While his business grew, Kraemer was having a personal life.  About 1880, he had left his mother and brothers on Fifth Street NW and married a woman named Johanna.  She was six years junior to Charles and, depending on the census, born either in DC or Germany.  The couple would soon have one child, Lillian, born in 1887 in Washington.  The 1900 Census found the Kraemers living in the 735 Seventh Street building, probably on the top floor of the liquor store.  This was not an usual household as many American liquor dealers thought living above their establishment had distinct advantages.  Not only were owners close to their stores for commuting purposes, they could be on alert against break-ins.   
Those arrangements often were temporary.  As whiskey men became increasingly wealthy — and perhaps their wives wanting something more elaborate — they often found it expedient too move from above their businesses to a larger residence at a fancier address.  For Kraemer it signaled the opportunity to build himself and his family a mansion.  For the location he selected a location then on the outskirts of Washington called Mount Pleasant. Originally a bucolic country village, by 1900 Mount Pleasant had become a fashionable streetcar suburb.  Choosing a lot on a high hill at 1841 Park Road in 1906, Kraemer engaged a talented architect from a prominent Capitol Hill family named Clement Didden.
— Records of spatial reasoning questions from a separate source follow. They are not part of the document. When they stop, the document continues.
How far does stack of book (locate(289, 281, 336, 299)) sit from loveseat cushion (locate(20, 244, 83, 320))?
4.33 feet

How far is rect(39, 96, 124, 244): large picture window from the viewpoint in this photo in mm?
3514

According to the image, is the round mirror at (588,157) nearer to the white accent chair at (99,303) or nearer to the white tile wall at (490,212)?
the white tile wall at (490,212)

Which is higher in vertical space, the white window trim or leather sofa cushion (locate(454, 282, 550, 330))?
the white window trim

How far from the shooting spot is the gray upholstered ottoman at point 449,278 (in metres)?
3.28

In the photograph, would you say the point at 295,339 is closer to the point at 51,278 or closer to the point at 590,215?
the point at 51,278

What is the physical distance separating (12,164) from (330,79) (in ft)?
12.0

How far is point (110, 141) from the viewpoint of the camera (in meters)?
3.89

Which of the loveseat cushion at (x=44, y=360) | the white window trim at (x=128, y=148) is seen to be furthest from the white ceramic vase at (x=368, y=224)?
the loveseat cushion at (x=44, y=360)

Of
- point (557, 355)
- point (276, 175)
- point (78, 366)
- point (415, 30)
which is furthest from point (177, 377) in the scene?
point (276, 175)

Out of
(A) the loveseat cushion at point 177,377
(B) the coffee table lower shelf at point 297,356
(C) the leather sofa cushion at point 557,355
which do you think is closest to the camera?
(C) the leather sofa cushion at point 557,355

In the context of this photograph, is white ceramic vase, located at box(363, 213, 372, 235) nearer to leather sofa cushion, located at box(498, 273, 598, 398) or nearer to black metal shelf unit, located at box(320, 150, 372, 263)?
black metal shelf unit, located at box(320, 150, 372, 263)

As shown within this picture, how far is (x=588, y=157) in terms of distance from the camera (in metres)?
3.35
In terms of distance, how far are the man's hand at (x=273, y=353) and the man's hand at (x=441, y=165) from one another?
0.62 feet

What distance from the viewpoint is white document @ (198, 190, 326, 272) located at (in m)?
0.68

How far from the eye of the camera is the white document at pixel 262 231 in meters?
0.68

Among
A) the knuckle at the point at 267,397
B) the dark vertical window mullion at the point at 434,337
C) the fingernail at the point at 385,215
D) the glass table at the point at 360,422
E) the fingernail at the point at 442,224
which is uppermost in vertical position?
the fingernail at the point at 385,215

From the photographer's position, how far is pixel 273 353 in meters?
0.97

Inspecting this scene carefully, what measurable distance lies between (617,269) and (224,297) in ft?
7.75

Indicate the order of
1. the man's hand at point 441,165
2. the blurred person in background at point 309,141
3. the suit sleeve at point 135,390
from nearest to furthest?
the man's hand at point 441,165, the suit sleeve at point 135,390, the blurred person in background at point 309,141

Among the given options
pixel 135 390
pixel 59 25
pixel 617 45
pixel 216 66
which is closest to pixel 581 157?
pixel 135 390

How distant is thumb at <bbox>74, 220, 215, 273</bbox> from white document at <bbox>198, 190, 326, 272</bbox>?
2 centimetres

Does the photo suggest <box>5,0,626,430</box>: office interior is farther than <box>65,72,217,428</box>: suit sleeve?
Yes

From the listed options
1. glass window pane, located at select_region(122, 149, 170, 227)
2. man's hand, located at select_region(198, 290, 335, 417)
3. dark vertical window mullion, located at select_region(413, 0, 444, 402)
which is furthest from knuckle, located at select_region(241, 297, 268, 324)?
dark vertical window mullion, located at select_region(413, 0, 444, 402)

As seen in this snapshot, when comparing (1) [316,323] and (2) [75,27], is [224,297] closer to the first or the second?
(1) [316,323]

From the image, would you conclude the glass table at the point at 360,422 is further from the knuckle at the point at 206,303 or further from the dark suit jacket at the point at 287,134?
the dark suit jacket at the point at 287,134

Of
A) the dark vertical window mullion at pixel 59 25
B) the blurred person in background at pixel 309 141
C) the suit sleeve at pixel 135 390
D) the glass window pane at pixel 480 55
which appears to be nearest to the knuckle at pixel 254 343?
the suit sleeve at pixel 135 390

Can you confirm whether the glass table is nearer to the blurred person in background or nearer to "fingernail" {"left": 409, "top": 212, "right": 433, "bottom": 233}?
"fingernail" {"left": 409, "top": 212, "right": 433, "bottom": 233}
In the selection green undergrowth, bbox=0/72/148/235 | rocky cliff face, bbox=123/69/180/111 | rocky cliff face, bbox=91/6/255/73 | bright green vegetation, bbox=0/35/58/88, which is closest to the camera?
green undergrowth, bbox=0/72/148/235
Didden & Son designed a frame house for the whiskey dealer that subsequently has been described as: ”The finest of several large   Colonial Revival houses built in the Mount Pleasant area in the early 20th Century.”   One of its most notable features, shown here, was an entrance pavilion surrounded by Ionic Greek pillars and topped by a second floor balcony.  Kraemer clearly found the house much to his liking and spent the rest of his life there.  The 1920 Census found him, his wife and daughter, Lillian, now 23, living there.  Kraemer’s was listed as having no occupation,  his liquor business having been shut down about 1917 when Congress, in a fit  of Prohibitionist fervor, voted to make the District of Columbia “dry.”

Even then Mount Pleasant was changing, becoming more of a working class and immigrant neighborhood.  During the 1920s the all-white Mount Pleasant Citizens Association began promoting a covenant binding homeowners never to sell their houses to “Negroes.”  Charles signed it, seemingly forgetting his own past as an immigrant to America.  When he died he left the house to his only child, by that time married and known as Lillian Kraemer Curry.  With a more enlightened view, in 1950 she sold the house to a prominent black gynecologist.  When the Citizens Association erupted in a firestorm and sued Lillian, the story made newspaper headlines.  Down the road in DC, the U.S. Supreme Court had already declared such covenants unconstitutional and the association lost in District Court.  The gynecologist lived in the house for the next 50 years.

Shown here is a current photograph of the house that Charles Kramer built.  It is on the National Park Service’s roster of historic places for its “architectural and historical” value.  Part of that history is the German immigrant whose success in the liquor trade took him from a row house in the center city, to an apartment atop his business, and finally to one of the grander mansions in Washington.